> WHAT YOU ARE ASKED TO DO:
Can you give the lines from the very first one through the line containing "350V266L314 230H266L242 266L206", both included, as a JSON list of strings with one string per line and any blank lines left out?

> RECORDED DATA:
■ ■ ■ ■

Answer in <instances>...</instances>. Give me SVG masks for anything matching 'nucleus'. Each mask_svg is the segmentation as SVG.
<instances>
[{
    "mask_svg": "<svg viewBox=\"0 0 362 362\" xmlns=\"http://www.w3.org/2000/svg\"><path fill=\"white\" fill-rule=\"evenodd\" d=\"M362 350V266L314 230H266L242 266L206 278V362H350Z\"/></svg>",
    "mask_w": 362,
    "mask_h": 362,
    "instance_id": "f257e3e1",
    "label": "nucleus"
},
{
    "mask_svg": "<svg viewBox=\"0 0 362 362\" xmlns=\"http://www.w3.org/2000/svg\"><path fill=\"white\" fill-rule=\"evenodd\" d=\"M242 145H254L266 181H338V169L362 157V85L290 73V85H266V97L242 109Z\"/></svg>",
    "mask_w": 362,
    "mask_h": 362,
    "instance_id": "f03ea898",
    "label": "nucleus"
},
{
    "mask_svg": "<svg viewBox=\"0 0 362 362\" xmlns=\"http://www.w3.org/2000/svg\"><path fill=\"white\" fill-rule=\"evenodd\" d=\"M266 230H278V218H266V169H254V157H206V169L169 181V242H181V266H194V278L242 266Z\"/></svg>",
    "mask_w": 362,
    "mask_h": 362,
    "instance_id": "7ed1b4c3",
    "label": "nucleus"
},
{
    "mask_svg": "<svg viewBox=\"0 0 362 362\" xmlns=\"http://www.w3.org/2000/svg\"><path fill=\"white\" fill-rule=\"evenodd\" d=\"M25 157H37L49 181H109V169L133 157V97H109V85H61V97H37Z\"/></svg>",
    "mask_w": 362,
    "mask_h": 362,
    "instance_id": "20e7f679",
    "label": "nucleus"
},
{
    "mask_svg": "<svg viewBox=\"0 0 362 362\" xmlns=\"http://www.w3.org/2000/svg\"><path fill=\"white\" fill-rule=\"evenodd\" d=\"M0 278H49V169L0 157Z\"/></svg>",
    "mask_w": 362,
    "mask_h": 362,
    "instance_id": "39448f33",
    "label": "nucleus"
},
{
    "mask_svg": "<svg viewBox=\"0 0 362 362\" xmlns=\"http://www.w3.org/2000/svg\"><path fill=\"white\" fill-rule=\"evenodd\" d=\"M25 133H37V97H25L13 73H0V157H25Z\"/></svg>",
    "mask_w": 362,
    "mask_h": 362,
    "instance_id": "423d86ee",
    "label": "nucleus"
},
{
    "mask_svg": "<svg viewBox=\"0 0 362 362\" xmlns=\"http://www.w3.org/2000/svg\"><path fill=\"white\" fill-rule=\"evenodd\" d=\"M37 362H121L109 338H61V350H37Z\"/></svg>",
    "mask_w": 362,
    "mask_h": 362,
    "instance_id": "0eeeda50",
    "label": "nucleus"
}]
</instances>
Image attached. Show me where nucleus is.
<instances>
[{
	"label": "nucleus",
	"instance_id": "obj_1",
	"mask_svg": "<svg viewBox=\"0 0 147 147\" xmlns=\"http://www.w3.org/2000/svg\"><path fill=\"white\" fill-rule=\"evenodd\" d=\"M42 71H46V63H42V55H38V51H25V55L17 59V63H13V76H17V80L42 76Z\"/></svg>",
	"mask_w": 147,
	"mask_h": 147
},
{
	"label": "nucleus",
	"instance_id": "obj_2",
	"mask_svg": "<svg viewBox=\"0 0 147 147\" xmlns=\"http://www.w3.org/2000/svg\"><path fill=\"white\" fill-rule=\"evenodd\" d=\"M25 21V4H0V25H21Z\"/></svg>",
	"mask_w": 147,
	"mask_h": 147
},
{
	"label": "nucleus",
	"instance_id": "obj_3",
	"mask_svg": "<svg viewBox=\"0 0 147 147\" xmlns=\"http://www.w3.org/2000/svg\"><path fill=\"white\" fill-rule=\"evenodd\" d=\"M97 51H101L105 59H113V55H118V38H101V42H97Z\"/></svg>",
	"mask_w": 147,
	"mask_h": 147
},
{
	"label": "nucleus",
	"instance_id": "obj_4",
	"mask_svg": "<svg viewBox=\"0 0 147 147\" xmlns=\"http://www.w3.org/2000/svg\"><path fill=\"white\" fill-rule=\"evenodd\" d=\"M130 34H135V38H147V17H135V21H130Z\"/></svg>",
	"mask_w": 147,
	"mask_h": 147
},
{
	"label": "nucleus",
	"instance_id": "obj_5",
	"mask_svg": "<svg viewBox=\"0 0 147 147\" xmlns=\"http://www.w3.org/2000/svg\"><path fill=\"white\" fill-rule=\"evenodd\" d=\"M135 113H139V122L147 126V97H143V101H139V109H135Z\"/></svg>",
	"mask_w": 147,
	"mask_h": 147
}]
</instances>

■ ■ ■ ■

> TASK RESPONSE:
[
  "Answer in <instances>...</instances>. Give me SVG masks for anything matching 'nucleus'. Each mask_svg is the segmentation as SVG.",
  "<instances>",
  "[{",
  "    \"mask_svg\": \"<svg viewBox=\\\"0 0 362 362\\\" xmlns=\\\"http://www.w3.org/2000/svg\\\"><path fill=\\\"white\\\" fill-rule=\\\"evenodd\\\" d=\\\"M362 350V266L314 230H266L242 266L206 278V362H350Z\\\"/></svg>\","
]